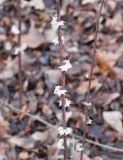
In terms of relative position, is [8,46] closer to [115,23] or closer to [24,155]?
[115,23]

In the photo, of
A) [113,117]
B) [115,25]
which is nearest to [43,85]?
[113,117]

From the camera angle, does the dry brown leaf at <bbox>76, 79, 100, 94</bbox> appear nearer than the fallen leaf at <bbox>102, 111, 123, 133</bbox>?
No

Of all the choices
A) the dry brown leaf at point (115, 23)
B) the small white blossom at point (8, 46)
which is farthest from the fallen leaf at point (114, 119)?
the small white blossom at point (8, 46)

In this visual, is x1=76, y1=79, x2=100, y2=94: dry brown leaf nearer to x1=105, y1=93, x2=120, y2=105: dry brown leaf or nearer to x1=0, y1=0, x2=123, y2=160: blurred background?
x1=0, y1=0, x2=123, y2=160: blurred background

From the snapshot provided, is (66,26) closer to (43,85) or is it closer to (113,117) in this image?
(43,85)

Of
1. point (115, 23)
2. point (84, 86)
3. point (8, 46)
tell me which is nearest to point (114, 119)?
point (84, 86)

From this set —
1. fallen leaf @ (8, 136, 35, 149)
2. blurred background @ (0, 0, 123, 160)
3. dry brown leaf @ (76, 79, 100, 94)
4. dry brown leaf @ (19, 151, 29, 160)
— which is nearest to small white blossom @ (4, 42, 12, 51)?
blurred background @ (0, 0, 123, 160)
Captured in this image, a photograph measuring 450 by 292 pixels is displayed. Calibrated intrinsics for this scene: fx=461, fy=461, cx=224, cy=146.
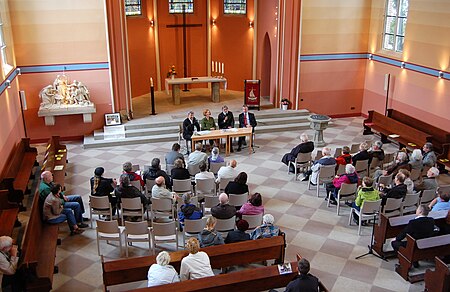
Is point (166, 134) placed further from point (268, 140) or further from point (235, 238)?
point (235, 238)

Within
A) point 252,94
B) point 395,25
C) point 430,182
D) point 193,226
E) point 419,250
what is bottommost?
point 419,250

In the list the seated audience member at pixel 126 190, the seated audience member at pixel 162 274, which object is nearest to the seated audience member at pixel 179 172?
the seated audience member at pixel 126 190

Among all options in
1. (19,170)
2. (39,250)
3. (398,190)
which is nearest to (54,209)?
(39,250)

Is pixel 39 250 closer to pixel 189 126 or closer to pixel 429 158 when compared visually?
pixel 189 126

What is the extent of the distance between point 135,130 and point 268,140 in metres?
4.40

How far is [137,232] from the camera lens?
8.31m

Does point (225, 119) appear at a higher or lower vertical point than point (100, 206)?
higher

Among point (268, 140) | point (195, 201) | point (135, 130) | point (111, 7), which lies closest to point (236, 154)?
point (268, 140)

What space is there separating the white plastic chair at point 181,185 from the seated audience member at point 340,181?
3.21m

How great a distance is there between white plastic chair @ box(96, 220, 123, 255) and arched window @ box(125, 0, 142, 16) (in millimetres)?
12236

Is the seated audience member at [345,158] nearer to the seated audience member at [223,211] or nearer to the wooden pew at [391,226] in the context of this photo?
the wooden pew at [391,226]

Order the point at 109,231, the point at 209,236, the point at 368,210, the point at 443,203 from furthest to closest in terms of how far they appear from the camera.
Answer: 1. the point at 368,210
2. the point at 443,203
3. the point at 109,231
4. the point at 209,236

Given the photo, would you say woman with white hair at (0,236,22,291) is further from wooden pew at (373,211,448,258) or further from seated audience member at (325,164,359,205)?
seated audience member at (325,164,359,205)

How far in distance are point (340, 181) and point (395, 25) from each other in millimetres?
8244
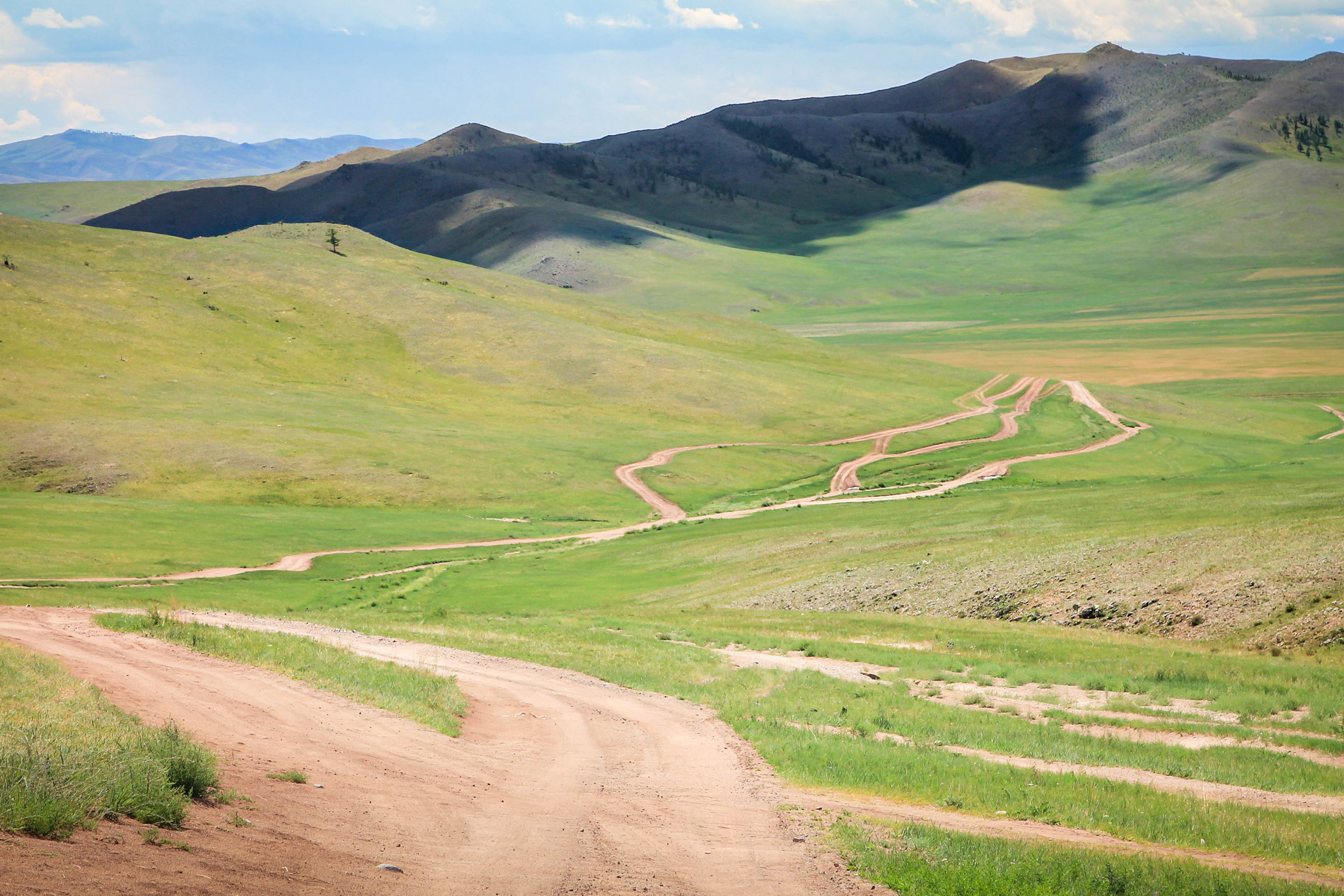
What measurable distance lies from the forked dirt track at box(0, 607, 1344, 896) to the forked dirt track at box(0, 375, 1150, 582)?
3062cm

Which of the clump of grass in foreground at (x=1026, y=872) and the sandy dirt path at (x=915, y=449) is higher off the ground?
the clump of grass in foreground at (x=1026, y=872)

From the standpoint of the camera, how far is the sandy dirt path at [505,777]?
38.6ft

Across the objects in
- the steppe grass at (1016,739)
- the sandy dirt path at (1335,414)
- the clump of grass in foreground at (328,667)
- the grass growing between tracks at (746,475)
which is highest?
the clump of grass in foreground at (328,667)

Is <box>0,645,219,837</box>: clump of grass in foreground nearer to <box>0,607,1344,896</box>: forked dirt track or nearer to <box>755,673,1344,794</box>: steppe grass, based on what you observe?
<box>0,607,1344,896</box>: forked dirt track

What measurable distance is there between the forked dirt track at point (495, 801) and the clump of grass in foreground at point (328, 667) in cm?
55

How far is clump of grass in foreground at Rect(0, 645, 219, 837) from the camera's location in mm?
10164

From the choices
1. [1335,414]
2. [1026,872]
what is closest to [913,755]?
[1026,872]

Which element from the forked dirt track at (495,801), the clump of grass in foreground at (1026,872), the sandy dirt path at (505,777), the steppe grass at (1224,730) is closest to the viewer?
the forked dirt track at (495,801)

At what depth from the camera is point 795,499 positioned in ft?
262

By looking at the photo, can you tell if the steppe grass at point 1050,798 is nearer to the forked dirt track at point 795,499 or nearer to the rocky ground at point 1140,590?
the rocky ground at point 1140,590

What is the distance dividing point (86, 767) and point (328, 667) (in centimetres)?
1211

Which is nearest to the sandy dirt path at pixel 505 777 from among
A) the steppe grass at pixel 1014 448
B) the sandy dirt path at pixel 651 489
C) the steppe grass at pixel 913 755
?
the steppe grass at pixel 913 755

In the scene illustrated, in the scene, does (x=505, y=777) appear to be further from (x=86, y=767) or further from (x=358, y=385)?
(x=358, y=385)

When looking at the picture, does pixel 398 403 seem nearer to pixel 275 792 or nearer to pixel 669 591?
pixel 669 591
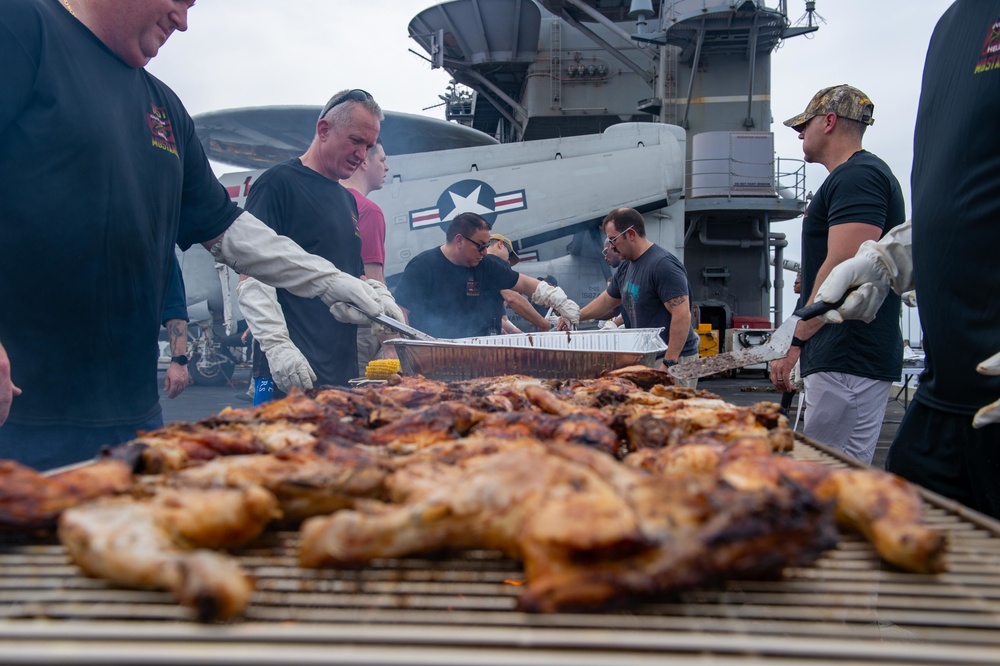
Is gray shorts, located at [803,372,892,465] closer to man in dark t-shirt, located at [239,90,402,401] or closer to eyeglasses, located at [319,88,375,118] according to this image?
man in dark t-shirt, located at [239,90,402,401]

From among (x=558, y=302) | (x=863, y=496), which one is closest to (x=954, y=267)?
(x=863, y=496)

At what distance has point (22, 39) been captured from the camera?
2.47 metres

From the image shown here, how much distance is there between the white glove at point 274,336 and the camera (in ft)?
13.1

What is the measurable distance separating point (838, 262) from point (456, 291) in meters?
3.43

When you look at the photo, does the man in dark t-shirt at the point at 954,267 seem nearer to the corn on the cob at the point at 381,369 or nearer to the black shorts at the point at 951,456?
the black shorts at the point at 951,456

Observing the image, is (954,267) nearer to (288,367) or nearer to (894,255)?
(894,255)

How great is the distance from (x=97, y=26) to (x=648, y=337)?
3.62 meters

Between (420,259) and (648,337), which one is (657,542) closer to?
(648,337)

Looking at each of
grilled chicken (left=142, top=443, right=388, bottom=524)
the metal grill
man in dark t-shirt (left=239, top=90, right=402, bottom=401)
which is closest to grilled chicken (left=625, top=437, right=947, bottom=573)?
the metal grill

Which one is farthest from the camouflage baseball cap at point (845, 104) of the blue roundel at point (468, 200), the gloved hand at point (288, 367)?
the blue roundel at point (468, 200)

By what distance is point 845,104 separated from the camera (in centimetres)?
433

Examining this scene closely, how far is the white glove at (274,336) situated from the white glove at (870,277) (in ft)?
9.47

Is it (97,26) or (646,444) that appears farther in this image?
(97,26)

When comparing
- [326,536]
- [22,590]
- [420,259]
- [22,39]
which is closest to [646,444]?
[326,536]
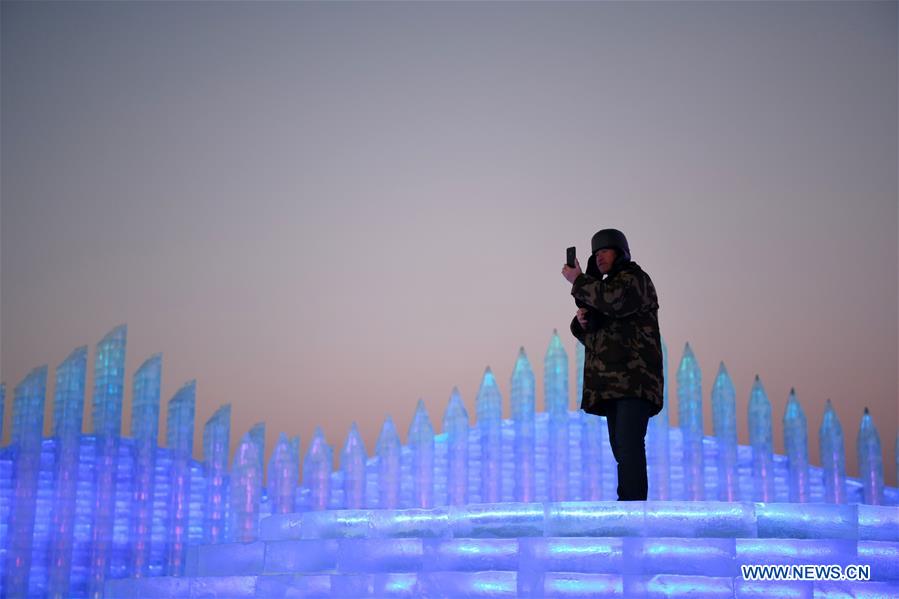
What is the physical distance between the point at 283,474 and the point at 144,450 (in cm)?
214

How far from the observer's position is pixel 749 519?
6000 millimetres

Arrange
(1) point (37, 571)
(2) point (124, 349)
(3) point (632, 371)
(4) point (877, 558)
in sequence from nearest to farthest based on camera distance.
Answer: (4) point (877, 558)
(3) point (632, 371)
(1) point (37, 571)
(2) point (124, 349)

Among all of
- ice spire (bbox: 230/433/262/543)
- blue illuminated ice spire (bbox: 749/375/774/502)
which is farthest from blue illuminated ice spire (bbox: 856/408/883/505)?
ice spire (bbox: 230/433/262/543)

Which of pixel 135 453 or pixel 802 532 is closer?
pixel 802 532

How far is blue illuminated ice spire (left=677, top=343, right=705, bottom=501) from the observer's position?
15852mm

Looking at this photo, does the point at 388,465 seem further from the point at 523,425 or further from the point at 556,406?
the point at 556,406

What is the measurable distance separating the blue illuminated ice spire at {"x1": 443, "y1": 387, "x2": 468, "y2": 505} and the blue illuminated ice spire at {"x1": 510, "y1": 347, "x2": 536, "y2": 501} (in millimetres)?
776

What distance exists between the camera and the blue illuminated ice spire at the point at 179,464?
1440cm

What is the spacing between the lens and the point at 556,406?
1620 cm

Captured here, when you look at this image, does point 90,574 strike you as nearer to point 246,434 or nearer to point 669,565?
point 246,434

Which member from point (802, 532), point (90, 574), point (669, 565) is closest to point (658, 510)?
point (669, 565)

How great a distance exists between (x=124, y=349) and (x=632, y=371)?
9822 millimetres

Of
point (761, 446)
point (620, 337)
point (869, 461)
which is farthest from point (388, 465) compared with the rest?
point (620, 337)

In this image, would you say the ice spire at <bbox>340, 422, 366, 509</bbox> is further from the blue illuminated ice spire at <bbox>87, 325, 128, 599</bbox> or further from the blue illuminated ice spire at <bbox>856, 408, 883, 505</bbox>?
the blue illuminated ice spire at <bbox>856, 408, 883, 505</bbox>
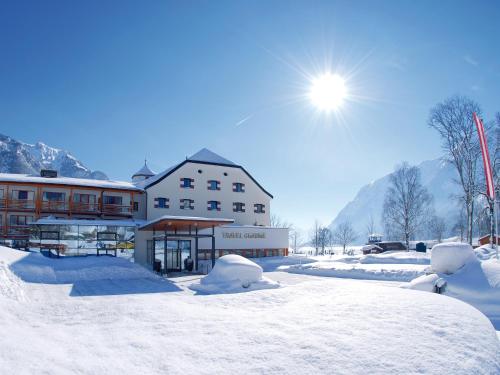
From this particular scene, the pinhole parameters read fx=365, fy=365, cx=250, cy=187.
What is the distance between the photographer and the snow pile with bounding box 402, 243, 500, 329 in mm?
12422

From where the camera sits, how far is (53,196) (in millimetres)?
29688

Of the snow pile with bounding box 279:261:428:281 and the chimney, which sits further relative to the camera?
the chimney

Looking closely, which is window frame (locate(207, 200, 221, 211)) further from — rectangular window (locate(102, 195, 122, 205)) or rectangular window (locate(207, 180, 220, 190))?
rectangular window (locate(102, 195, 122, 205))

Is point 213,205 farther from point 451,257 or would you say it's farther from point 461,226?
point 461,226

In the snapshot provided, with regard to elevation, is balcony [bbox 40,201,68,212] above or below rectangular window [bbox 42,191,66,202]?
below

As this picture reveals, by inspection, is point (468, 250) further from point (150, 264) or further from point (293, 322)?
point (150, 264)

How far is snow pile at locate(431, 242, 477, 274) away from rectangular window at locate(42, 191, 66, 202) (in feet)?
90.0

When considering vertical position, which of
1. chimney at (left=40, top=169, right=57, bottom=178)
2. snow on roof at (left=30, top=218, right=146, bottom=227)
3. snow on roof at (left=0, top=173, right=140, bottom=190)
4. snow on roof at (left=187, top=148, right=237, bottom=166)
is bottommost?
snow on roof at (left=30, top=218, right=146, bottom=227)

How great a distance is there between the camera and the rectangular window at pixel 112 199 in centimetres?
3133

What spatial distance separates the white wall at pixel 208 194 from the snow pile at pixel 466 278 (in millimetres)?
22867

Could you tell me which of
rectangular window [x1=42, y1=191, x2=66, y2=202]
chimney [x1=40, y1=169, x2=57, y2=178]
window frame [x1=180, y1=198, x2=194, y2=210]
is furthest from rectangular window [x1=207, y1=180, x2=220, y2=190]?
chimney [x1=40, y1=169, x2=57, y2=178]

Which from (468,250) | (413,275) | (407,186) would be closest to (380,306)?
(468,250)

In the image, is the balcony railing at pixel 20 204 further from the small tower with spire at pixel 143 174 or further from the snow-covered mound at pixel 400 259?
the snow-covered mound at pixel 400 259

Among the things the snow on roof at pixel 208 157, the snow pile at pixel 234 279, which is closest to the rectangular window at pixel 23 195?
the snow on roof at pixel 208 157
§ §
WHAT THE EXERCISE ASKS: Present the records above as a two-column CSV with the headers input and output. Include only the records from the line containing "Which is nearest to the" through the line containing "2.47 metres", with both ends included. Give one row per record, and quote each field with its line breaks turned into spaces. Leave the pictures out.

EXPECTED ANSWER:
input,output
"Which is nearest to the sandy dirt path at pixel 505 777 from among A) the steppe grass at pixel 1014 448 B) the sandy dirt path at pixel 651 489 C) the steppe grass at pixel 913 755 ?","the steppe grass at pixel 913 755"
"In the scene illustrated, in the scene, does (x=505, y=777) appear to be further from (x=86, y=767) or further from (x=358, y=385)?","(x=358, y=385)"
"When looking at the picture, does pixel 398 403 seem nearer to pixel 275 792 or nearer to pixel 669 591?","pixel 669 591"
"Is gray shorts, located at [803,372,892,465] closer to man in dark t-shirt, located at [239,90,402,401] or closer to eyeglasses, located at [319,88,375,118] according to this image?","man in dark t-shirt, located at [239,90,402,401]"
"From among (x=558, y=302) | (x=863, y=496), which one is closest to (x=954, y=267)?","(x=863, y=496)"
"At what distance has point (22, 39) been captured from the camera?","2.47 metres"